TIDE - Spring (big) tides occur at the new and full moons. Neap (small) tides occur at the half moons. Ebb tide currents are stronger than flood tides and take the shortest path to the open ocean. It is big tides running against strong winds that make for rough seas. A boat running with a 25 kt wind and also with a flood tide may be glass smooth. But, running into a big ebb opposing a 20 kt wind can be terrible. The waves pile up, bunch together and become "confused" ie, they have no consistent, repeating pattern. The ebb tides in QCS flow, more or less, to the west and the wind comes, more or less, from the west. Ebb tides and wind usually oppose one another here.
SWELLS - Swells are generated by storms far at sea. Sometimes as far away as the southern hemisphere where it is winter. As they roll in from the deep ocean they hit the shallower waters of the Continental Shelf so they get higher and closer together. There are automated buoys at sea that measure and report the winds and swell heights. A key buoy for us is named West Sea Otter. We look for a reading of 1.0 meter or less but will accept a touch more if other conditions are good. Local winds generate waves which are "on top" of the swells.
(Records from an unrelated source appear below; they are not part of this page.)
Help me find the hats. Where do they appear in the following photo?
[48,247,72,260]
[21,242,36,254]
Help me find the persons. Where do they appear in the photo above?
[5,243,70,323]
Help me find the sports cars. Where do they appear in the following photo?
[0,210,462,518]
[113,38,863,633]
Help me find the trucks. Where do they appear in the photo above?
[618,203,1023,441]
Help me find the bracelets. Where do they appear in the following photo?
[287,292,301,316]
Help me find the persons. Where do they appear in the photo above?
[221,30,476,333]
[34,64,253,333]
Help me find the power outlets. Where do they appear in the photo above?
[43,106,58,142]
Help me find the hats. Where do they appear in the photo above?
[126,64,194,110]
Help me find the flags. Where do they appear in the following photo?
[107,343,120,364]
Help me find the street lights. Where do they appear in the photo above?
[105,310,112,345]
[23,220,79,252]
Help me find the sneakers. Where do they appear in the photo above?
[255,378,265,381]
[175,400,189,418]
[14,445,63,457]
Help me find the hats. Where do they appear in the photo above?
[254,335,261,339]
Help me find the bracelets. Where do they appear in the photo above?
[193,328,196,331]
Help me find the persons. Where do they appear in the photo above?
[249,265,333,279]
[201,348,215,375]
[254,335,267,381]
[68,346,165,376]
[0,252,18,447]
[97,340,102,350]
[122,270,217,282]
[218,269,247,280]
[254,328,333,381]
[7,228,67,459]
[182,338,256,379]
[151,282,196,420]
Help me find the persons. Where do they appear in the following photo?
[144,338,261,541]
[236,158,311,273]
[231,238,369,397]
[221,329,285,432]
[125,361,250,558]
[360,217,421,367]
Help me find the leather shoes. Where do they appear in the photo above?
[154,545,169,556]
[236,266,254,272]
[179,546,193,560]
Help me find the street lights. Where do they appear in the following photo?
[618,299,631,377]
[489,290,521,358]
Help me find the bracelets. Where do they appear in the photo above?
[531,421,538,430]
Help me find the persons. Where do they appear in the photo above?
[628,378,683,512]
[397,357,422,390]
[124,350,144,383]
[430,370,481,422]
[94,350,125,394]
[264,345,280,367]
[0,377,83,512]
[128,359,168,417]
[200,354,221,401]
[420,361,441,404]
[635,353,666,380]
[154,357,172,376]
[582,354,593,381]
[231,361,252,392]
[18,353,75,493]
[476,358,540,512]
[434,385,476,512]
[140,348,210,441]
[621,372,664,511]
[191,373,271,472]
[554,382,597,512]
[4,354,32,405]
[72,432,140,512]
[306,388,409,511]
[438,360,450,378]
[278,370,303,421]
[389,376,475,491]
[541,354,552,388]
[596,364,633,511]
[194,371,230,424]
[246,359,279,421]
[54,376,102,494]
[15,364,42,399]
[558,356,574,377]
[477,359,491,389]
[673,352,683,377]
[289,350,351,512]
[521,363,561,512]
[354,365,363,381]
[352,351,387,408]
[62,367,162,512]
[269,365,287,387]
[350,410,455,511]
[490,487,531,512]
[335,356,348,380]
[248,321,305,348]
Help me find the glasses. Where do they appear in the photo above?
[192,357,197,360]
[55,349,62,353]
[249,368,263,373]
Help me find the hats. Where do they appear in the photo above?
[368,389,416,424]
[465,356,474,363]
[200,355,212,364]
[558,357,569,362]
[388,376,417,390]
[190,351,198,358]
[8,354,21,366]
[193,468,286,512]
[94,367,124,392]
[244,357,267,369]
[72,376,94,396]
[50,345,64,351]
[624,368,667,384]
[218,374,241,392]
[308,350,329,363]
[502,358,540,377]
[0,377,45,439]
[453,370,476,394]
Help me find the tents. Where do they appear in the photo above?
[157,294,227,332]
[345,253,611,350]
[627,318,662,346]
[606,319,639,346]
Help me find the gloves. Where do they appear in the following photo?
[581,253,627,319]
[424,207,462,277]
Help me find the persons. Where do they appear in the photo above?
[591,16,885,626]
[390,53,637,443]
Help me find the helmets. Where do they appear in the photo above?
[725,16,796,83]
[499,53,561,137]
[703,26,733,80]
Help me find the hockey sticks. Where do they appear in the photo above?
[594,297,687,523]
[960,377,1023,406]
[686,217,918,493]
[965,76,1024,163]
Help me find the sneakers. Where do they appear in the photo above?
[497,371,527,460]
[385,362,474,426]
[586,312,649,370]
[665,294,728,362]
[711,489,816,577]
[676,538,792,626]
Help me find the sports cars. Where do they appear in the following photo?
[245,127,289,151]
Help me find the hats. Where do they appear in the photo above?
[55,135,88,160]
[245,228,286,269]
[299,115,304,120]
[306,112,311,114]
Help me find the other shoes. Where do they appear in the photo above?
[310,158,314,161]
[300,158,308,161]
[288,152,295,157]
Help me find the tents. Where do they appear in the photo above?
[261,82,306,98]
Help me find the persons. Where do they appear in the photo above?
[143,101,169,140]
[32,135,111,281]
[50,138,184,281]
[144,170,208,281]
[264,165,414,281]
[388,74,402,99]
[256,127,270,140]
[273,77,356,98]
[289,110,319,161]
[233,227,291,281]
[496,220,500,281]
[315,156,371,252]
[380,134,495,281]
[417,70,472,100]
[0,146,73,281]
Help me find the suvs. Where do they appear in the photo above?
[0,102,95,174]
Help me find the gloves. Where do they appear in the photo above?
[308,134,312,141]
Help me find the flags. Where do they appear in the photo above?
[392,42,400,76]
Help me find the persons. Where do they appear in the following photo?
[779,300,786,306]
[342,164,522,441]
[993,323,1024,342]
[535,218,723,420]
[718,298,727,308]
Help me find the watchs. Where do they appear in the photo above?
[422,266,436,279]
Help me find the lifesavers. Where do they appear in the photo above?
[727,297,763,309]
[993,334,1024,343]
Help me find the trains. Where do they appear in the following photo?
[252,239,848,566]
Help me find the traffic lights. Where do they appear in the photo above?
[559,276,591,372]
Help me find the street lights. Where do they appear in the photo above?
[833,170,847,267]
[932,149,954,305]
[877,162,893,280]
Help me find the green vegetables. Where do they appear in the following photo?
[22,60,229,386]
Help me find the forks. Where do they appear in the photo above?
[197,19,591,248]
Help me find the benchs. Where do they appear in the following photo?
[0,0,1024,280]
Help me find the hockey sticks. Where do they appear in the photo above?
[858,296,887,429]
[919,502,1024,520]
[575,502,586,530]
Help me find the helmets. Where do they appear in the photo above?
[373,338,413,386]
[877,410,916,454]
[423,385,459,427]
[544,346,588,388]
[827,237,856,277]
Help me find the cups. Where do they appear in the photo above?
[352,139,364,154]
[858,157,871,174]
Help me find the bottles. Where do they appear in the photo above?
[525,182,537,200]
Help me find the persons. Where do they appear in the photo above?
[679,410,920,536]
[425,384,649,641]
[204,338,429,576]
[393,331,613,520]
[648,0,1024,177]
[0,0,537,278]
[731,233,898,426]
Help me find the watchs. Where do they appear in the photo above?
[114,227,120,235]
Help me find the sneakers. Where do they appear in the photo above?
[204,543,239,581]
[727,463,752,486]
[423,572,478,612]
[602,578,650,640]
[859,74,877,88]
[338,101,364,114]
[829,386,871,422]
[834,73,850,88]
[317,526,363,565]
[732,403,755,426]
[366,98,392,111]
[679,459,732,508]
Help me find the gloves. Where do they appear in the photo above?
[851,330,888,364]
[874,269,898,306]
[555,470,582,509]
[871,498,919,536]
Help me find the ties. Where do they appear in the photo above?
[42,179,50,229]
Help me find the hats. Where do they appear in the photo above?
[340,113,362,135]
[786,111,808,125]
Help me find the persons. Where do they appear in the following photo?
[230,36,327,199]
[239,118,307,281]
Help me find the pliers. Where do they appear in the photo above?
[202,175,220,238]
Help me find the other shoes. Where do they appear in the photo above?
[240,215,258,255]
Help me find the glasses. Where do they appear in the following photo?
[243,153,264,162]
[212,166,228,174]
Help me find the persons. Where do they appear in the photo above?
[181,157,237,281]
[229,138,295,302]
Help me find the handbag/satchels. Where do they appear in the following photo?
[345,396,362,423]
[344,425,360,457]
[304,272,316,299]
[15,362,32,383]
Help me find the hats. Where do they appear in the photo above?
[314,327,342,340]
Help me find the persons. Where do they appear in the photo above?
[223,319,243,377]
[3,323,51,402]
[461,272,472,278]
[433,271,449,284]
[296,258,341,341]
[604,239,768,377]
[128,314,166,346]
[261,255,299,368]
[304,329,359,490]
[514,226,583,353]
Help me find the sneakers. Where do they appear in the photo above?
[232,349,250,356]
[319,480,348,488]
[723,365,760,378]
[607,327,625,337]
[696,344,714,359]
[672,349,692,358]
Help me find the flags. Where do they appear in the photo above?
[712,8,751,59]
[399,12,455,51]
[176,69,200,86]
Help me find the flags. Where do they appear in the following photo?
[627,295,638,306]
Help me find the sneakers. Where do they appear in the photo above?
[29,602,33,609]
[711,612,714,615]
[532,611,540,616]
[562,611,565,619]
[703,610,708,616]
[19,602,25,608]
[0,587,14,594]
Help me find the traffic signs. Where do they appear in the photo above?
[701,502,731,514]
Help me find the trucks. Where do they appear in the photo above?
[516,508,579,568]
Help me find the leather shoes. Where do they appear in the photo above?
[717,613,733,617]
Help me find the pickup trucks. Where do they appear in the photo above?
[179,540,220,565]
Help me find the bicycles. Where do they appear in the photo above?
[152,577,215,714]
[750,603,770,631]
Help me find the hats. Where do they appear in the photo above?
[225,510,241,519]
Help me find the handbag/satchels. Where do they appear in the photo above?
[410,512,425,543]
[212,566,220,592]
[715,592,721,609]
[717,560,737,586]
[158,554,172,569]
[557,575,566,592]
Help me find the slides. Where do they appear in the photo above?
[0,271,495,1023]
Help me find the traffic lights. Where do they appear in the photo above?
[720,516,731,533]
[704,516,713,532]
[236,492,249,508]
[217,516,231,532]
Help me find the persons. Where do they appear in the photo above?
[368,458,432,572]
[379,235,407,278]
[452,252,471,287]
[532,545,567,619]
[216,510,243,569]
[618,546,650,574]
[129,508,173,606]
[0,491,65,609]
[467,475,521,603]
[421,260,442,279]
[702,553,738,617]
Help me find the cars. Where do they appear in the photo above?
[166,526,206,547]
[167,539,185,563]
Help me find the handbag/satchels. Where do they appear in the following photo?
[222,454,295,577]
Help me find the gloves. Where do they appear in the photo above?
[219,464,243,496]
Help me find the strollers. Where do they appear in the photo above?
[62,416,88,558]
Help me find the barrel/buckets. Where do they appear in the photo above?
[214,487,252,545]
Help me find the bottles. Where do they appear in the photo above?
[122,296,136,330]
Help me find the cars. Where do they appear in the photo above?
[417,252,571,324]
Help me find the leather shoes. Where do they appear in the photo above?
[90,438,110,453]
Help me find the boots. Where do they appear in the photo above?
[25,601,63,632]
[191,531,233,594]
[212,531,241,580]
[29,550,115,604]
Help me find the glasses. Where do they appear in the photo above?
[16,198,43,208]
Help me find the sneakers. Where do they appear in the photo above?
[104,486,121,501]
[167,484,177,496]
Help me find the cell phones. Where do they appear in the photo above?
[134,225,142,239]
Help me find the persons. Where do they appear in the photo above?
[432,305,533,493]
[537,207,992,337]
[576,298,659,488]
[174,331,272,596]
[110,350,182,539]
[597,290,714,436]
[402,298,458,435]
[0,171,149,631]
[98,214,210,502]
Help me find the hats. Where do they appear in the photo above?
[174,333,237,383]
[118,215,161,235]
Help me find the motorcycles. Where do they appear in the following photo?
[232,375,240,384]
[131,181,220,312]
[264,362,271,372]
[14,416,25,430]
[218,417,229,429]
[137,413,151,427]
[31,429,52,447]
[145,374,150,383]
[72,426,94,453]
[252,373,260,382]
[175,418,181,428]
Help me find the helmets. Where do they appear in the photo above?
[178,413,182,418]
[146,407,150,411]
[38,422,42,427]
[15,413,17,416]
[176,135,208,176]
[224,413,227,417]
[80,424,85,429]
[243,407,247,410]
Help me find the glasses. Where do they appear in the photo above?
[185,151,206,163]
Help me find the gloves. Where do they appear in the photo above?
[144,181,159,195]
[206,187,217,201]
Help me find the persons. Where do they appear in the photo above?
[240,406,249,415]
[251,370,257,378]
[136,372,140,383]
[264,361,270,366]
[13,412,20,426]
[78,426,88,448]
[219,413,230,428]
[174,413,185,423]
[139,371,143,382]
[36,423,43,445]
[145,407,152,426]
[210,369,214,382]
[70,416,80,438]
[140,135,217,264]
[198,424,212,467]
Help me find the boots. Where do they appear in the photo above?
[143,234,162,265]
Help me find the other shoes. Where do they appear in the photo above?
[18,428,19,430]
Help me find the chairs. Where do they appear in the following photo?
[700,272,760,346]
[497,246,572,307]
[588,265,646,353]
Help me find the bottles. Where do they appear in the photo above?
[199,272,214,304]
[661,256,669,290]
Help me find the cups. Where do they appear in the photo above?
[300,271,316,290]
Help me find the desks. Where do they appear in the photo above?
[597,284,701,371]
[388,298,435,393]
SHORE LINE EFFECTS- "Sea conditions are combined wave and swell heights and may vary with depth and shore line effects." So, says Environment Canada (Canada's NOAA) in every forecast broadcast. These, too, play into our decision making. The water off Cape Caution is relatively shallow so a 1.0 meter swell at West Sea Otter may reach 3.0 m at the Cape, with some wind. And just north of Allison Harbor are Belize, Nugent and Seymour Inlets each containing vast quantities of water all of which must pass through narrow (600 ft) Nakwakto Rapids then out into the sound via Slingsby Channel. Nakwakto currents are among the world's fastest and can reach 20 kts. On a big ebb the water gushes out of Slingsby like a fire hose. The water is shallow and if big swells and strong winds are from the west, opposing the current, it can sink a boat. The "Slingsby Effect" can extend well out into the sound so we give it a wide berth if she is running at ebb.
Just north of the Cape is Rivers Inlet. As the name implies, many rivers enter the inlet. The river outflows amplify the ebb tides flowing out of the inlet. Again, crossing Rivers on an ebb tide with opposing wind and swells can be very uncomfortable.
COURSE - Finally, what is our course to be? Geography, being what it is, requires that much of our 5 hr crossing puts the seas on our beam. That is, we are going more or less north and the waves, wind and swells are coming from the west. So, we are going to roll unless it is flat calm. How much depends on the combined effects of all of the above factors.
|Rounding the Cape: Sullivan Bay to Fury Cove|
We listen to the weather at 05:00... the forecast was for 20 kt SW rising to 25-30 NW late in the morning. West Sea Otter was 1.5 m and Egg Island was 20 kt SW with a 3 ft moderate sea. 3 ft refers to the combined wave and swell height. "Moderate" refers to how rough the seas are. We don't know what "moderate" means exactly but it is the fourth of the seven stages of sea conditions. The seventh is "phenomenal". We have learned that a 3 ft moderate is not moderate enough for us, especially on the beam. So, we went back to bed.
At 08:00, West Sea Otter was 10 kt SW and 1.1 meters. Egg was reporting 15 kt SW and a 2 ft chop with a low westerly swell. We were under way by 08:30. We passed Slingsby running at full ebb but her effects were minimal due to the low swells and light winds. When we turned the corner at Egg Island to a northerly course across the mouth of Rivers Inlet we took low swells on the port beam for an hour or so and a few things hit the floor. Soon, though, we were more in the lee of Cape Calvert, which guards the mouth of Fitz Hugh Sound, and were anchored in Fury Cove by 13:30. It was not the best crossing we have ever had, but it was far from the worst. All in all, we called it a good day.